(The problem): Extend the Mercurial test text on the pulled-delta-reuse-policy option, picking up right after its last line.

(Exercise text):
*-*-*

Check the path.*:pulled-delta-reuse-policy option
==========================================

Get a repository with the bad parent picked and a clone ready to pull the merge

  $ cp -aR bundle-reuse-enabled peer-bad-delta
  $ hg clone peer-bad-delta local-pre-pull --rev `cat large.node` --rev `cat small.node` --quiet
  DBG-DELTAS: CHANGELOG: * (glob)
  DBG-DELTAS: CHANGELOG: * (glob)
  DBG-DELTAS: CHANGELOG: * (glob)
  DBG-DELTAS: MANIFESTLOG: * (glob)
  DBG-DELTAS: MANIFESTLOG: * (glob)
  DBG-DELTAS: MANIFESTLOG: * (glob)
  DBG-DELTAS: FILELOG:my-file.txt: rev=0: delta-base=0 * (glob)
  DBG-DELTAS: FILELOG:my-file.txt: rev=1: delta-base=0 * (glob)
  DBG-DELTAS: FILELOG:my-file.txt: rev=2: delta-base=0 * (glob)

Check the parent order for the file

  $ hg -R local-pre-pull debugdata my-file.txt 2 | wc -l
  \s*1001 (re)
  $ hg -R local-pre-pull debugdata my-file.txt 1 | wc -l
  \s*1200 (re)

Pull with no value (so the default)
-----------------------------------

default is to reuse the (bad) delta

  $ cp -aR local-pre-pull local-no-value
  $ hg -R local-no-value pull --quiet
  DBG-DELTAS: CHANGELOG: * (glob)
  DBG-DELTAS: MANIFESTLOG: * (glob)
  DBG-DELTAS: FILELOG:my-file.txt: rev=3: delta-base=2 * (glob)

Pull with explicitly the default
--------------------------------

default is to reuse the (bad) delta

  $ cp -aR local-pre-pull local-default
  $ hg -R local-default pull --quiet --config 'paths.default:pulled-delta-reuse-policy=default'
  DBG-DELTAS: CHANGELOG: * (glob)
  DBG-DELTAS: MANIFESTLOG: * (glob)
  DBG-DELTAS: FILELOG:my-file.txt: rev=3: delta-base=2 * (glob)

Pull with no-reuse
------------------

We don't reuse the base, so we get a better delta

  $ cp -aR local-pre-pull local-no-reuse
  $ hg -R local-no-reuse pull --quiet --config 'paths.default:pulled-delta-reuse-policy=no-reuse'
  DBG-DELTAS: CHANGELOG: * (glob)
  DBG-DELTAS: MANIFESTLOG: * (glob)
  DBG-DELTAS: FILELOG:my-file.txt: rev=3: delta-base=1 * (glob)

*-*-*

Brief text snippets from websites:
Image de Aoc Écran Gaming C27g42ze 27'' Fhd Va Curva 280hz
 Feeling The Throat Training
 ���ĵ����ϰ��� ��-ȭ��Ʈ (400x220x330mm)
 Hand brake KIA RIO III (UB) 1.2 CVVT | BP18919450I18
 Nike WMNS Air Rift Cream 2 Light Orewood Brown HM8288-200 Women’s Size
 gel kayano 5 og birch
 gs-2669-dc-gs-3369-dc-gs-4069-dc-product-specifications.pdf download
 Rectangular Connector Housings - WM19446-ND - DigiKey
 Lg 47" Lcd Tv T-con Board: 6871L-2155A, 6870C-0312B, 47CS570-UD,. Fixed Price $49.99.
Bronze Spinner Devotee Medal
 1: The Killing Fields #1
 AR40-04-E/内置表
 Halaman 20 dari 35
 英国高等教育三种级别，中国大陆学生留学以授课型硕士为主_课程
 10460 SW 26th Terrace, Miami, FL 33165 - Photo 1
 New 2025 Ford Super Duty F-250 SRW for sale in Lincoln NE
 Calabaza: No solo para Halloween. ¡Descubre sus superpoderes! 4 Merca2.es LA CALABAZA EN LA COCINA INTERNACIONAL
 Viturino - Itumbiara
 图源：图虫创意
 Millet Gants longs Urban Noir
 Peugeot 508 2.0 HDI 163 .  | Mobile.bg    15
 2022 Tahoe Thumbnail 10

*-*-*

(Reply to the exercise):
Pull with try-base
------------------

We requested to use the (bad) delta

  $ cp -aR local-pre-pull local-try-base
  $ hg -R local-try-base pull --quiet --config 'paths.default:pulled-delta-reuse-policy=try-base'
  DBG-DELTAS: CHANGELOG: * (glob)
  DBG-DELTAS: MANIFESTLOG: * (glob)
  DBG-DELTAS: FILELOG:my-file.txt: rev=3: delta-base=2 * (glob)

Case where we force a "bad" delta to be applied
===============================================

We build a very different file content to force a full snapshot

  $ cp -aR peer-bad-delta peer-bad-delta-with-full
  $ cp -aR local-pre-pull local-pre-pull-full
  $ echo '[paths]' >> local-pre-pull-full/.hg/hgrc
  $ echo 'default=../peer-bad-delta-with-full' >> local-pre-pull-full/.hg/hgrc

  $ hg -R peer-bad-delta-with-full update 'desc("merge")' --quiet
  $ ($TESTDIR/seq.py 2000 2100; $TESTDIR/seq.py 500 510; $TESTDIR/seq.py 3000 3050) \
  > | $TESTDIR/sha256line.py > peer-bad-delta-with-full/my-file.txt
  $ hg -R peer-bad-delta-with-full commit -m 'trigger-full'
  DBG-DELTAS: FILELOG:my-file.txt: rev=4: delta-base=4 * (glob)
  DBG-DELTAS: MANIFESTLOG: * (glob)
  DBG-DELTAS: CHANGELOG: * (glob)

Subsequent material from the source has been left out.